Because of this structure, Python threads cannot today be distributed across multiple CPUs on a multi-CPU computer. To leverage more than one CPU, you'll simply need to use process forking, not threads (the amount and complexity of code required for both are roughly the same). Moreover, long-running tasks implemented as C extensions can run truly independently if they release the GIL to allow Python threads to run while their task is in progress. Python code, however, cannot truly overlap in time.
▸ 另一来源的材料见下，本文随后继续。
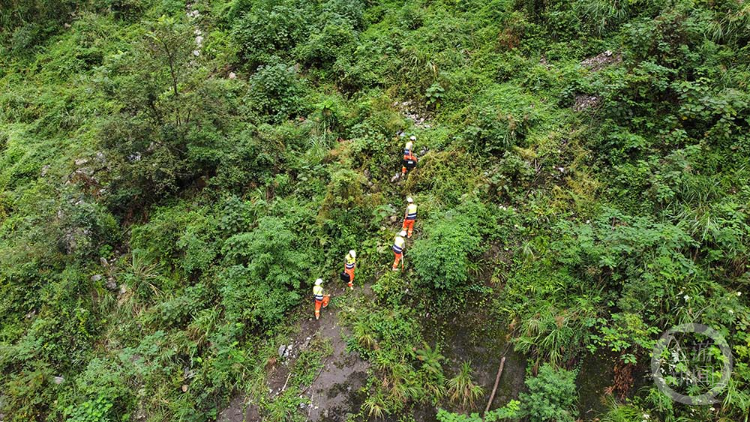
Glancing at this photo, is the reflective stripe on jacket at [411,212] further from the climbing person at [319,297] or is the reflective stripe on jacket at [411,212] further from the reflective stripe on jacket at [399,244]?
the climbing person at [319,297]

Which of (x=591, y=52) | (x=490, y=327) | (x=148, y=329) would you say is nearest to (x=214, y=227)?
(x=148, y=329)

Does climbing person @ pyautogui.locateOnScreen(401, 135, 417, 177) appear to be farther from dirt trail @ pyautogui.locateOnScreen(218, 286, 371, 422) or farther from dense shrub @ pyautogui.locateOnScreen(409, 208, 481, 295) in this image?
dirt trail @ pyautogui.locateOnScreen(218, 286, 371, 422)

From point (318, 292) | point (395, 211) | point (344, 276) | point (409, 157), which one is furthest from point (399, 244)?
point (409, 157)

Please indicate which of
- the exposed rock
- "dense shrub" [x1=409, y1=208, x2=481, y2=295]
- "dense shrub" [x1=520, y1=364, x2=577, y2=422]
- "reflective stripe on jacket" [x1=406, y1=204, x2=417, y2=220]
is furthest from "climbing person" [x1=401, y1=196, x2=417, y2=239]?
the exposed rock

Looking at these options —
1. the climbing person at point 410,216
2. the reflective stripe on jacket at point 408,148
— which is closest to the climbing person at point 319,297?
the climbing person at point 410,216

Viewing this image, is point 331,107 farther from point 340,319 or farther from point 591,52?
point 591,52

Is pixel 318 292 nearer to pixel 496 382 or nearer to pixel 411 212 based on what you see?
pixel 411 212

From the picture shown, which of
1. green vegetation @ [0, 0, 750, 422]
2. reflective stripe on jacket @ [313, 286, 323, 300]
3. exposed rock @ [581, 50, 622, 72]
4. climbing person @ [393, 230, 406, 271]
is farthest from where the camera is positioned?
exposed rock @ [581, 50, 622, 72]
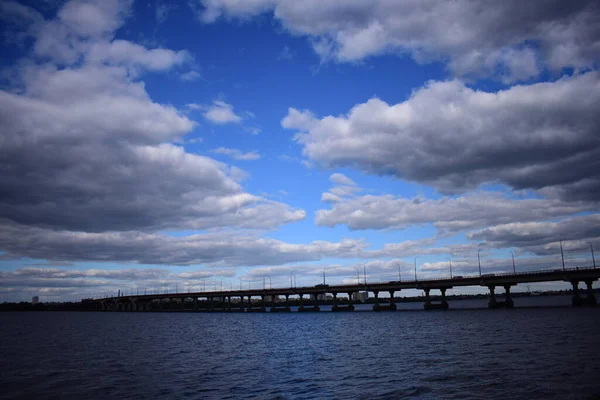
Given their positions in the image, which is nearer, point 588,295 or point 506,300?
point 588,295

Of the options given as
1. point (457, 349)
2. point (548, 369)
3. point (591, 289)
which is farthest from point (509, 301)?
point (548, 369)

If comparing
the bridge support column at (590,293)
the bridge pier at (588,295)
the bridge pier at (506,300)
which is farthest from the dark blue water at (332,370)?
the bridge pier at (506,300)

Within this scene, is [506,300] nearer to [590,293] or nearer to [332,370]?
[590,293]

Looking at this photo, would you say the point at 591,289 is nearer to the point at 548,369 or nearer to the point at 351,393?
the point at 548,369

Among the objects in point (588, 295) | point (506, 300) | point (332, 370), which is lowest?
point (506, 300)

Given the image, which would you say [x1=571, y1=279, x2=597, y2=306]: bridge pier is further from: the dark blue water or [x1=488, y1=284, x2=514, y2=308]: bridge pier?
the dark blue water

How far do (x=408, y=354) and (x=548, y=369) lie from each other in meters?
15.8

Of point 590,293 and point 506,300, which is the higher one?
point 590,293

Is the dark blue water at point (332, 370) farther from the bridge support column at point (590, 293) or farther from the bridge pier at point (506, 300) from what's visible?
the bridge pier at point (506, 300)

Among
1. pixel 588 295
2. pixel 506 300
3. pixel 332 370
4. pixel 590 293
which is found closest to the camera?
pixel 332 370

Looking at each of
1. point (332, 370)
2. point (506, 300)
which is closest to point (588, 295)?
point (506, 300)

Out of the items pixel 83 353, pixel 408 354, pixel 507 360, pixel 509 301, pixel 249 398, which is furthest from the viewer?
pixel 509 301

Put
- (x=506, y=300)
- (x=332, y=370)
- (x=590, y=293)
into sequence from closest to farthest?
(x=332, y=370)
(x=590, y=293)
(x=506, y=300)

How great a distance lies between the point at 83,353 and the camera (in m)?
59.8
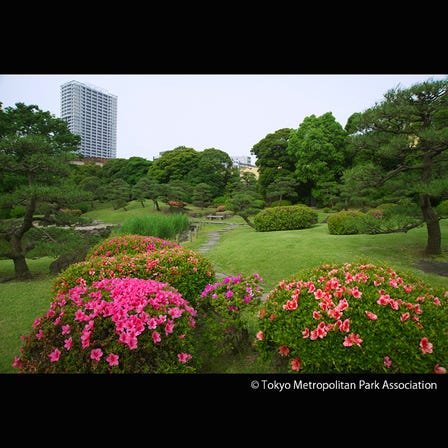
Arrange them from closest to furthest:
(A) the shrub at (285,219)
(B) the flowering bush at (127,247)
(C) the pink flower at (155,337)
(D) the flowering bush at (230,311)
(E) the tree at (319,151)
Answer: (C) the pink flower at (155,337)
(D) the flowering bush at (230,311)
(B) the flowering bush at (127,247)
(A) the shrub at (285,219)
(E) the tree at (319,151)

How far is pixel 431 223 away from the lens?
6.43m

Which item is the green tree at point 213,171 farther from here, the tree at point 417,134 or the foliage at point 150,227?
the tree at point 417,134

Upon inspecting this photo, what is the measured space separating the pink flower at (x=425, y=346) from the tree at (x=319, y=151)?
18.4 meters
The advantage of Python's implementation of threads is performancewhen it was attempted, making the virtual machine truly thread safe reportedly slowed all programs by a factor of two on Windows and by an even larger factor on Linux. Even nonthreaded programs ran at half speed.
同时,还提到了以下需要注意的几点:
1.GIL的实现中(Python2.5版本),不同线程的切换是基于bytecode的,因此,某些看似不是线程安全的操作其实是安全的:
//L, L1, and L2 are lists; D, D1, and D2 are dictionaries; x and y are objects; and i and j are integers
L.append(x)
L1.extend(L2)
x = L
x = L.pop( )
L1[i:j] = L2
L.sort( )
x = y
x.field = y
D[x] = y
D1.update(D2)
D.keys( )
2.C++ extension module可以绕过GIL的限制。但估计实现起来很麻烦。
3.可以调整GIL的 thread switch interval:
This interval defaults to 100, the number of bytecode instructions before a switch. It does not need to be reset for most programs, but it can be used to tune thread performance. Setting higher values means switches happen less often: threads incur less overhead but they are less responsive to events. Setting lower values makes threads more responsive to events but increases thread switch overhead.
但总体而言,不能充分利用现在非常普遍的multi-CPU结构,这对Python不能不说是一个遗憾。不过自己有个疑问:Java也同样是基于virtual machine的,为何能实现真正的多线程?Python的实现者为何不能进行借鉴呢?